Congress:
EuroSafe Imaging 2016
Keywords:
Action 8 - EuroSafe Imaging Stars network and data collection, Action 3 - Optimisation, diagnostic reference levels, image quality, Action 2 - Clinical audit, Action 6 - Clinical audit tool for imaging, Action 2 - Clinical diagnostic reference levels (DRLs), Action 10 - EuroSafe Imaging Stars
Authors:
K. Ahlström Riklund, J. S. Andersson, J. Lundman, C. Granberg
DOI:
10.1594/esi2016/ESI-0035
Conclusion and Recommendations
VLL has used the Sectra DoseTrack radiation exposure monitoring IT-solution since October 2014.
Since then,
34 different X-ray units have been connected to the service and DICOM metadata associated with approximately 170 000 examinations and interventional procedures have been recorded.
Sectra DoseTrack offers a robust infrastructure for collecting DICOM metadata and presenting macroscopic information on radiation exposure levels,
which may be used to improve the processes of justification and optimization for healthcare providers.
It is clear that the focus of developing Sectra DoseTrack has so far been to elaborate the possibilities to use the data for optimization of radiation exposure.
While follow-up of data that can be used for evaluating justification is certainly possible at present,
it requires too much manual work to be a feasible tool.
From the perspectives of both radiation protection and quality control in radiology,
it would be beneficial to incorporate information from RIS and PACS pertinent to questions of justification into radiation exposure monitoring IT-solutions.
Even more robust and automated follow-up of justification may be achieved by incorporating appropriateness criteria in future IT-solutions.
A substantial incentive for healthcare providers to adopt a radiation exposure monitoring IT-solution comes from national legal requirements from radiation safety authorities on reporting statistics associated with X-ray radiation exposure levels.

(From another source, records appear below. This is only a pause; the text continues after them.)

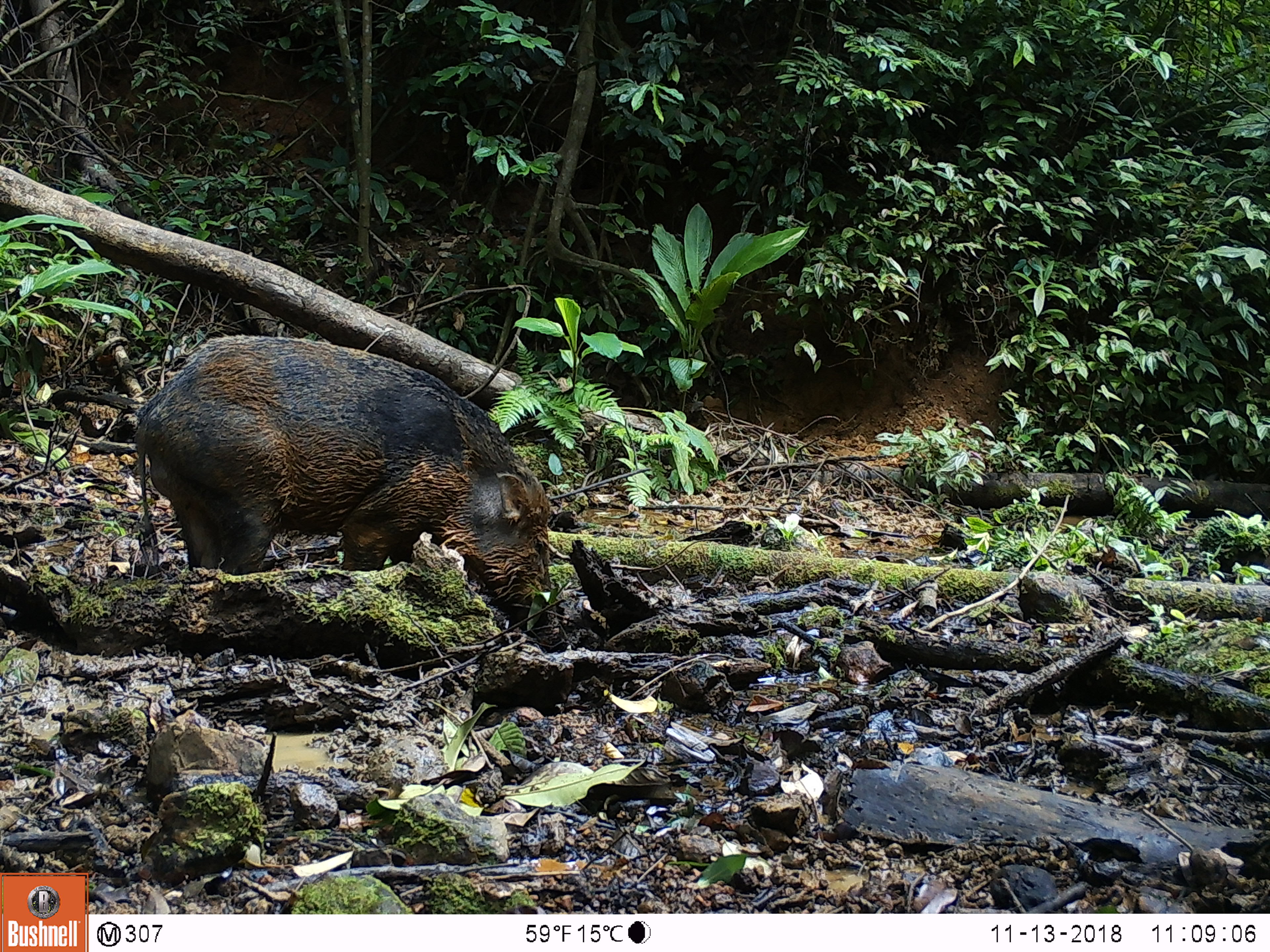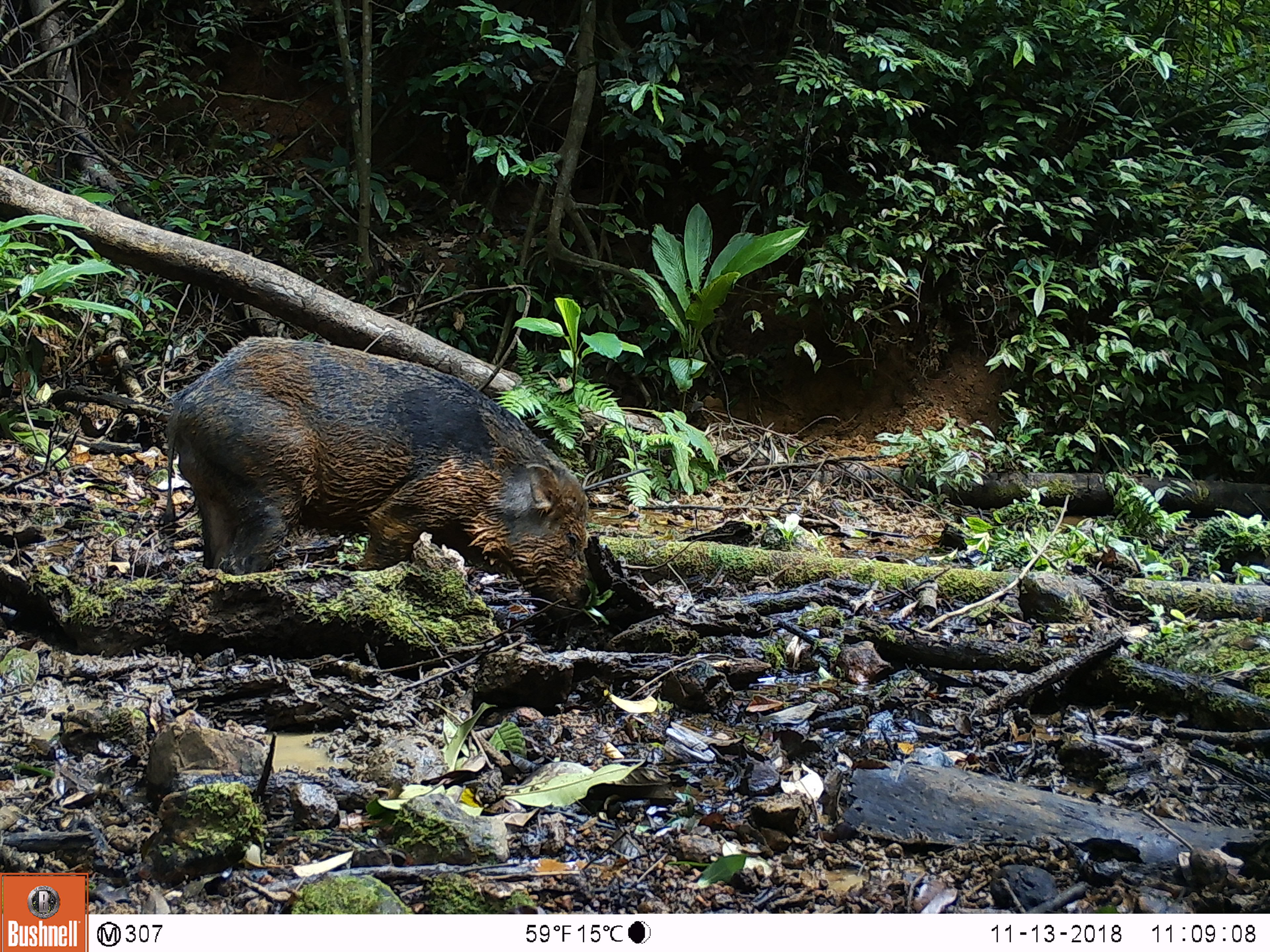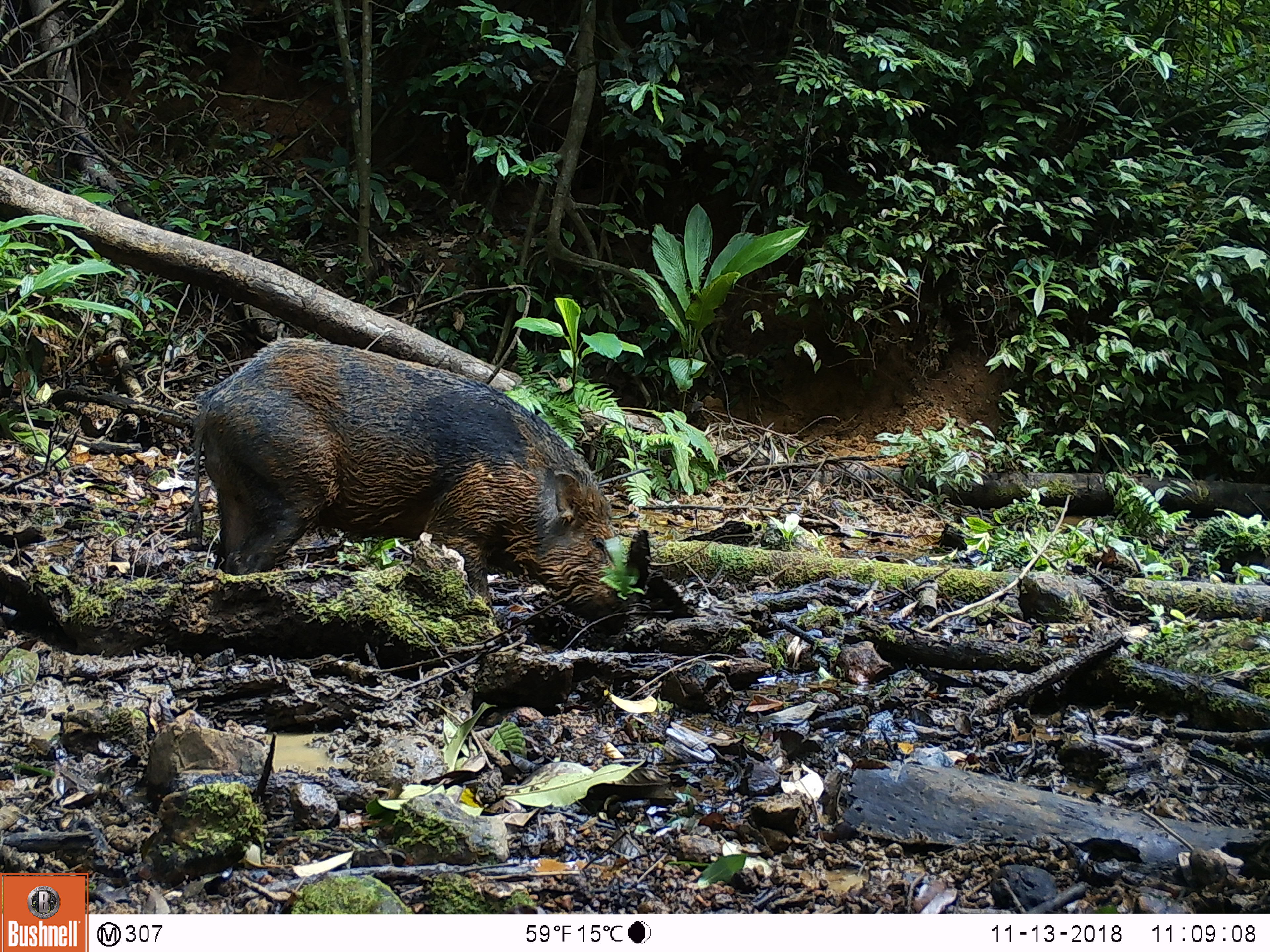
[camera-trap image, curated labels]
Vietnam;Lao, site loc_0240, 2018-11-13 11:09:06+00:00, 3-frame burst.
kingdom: Animalia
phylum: Chordata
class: Mammalia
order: Artiodactyla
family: Suidae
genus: Sus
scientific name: Sus scrofa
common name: eurasian wild pig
Eurasian wild pig (Sus scrofa). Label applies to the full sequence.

From the experience in VLL,
Sectra DoseTrack is not well suited for such applications due to gaps between information presently available and demands on reporting exposure levels for a standardized,
rather than a typical,
patient for a given examination type.
This is something that is likely true for all vendors of radiation exposure monitoring IT-solutions that are not integrated with the main patient journal system for a given healthcare provider.
Beyond system integration,
a further development of the DICOM standard could solve this issue.
However,
a more robust solution would be to adopt attenuation based patient size metrics and merge them with radiation exposure levels,
e.g.
as for the SSDE in CT applications.
The emergence of enterprise solutions for radiation exposure monitoring in radiology can be considered as a recent occurrence,
and such IT-solutions can be expected to mature and evolve drastically in the coming years.
The academic and open source communities,
together with organizations working on standardization,
can also be expected to play important roles in this evolution for the benefit of global radiation protection and quality assurance in radiology.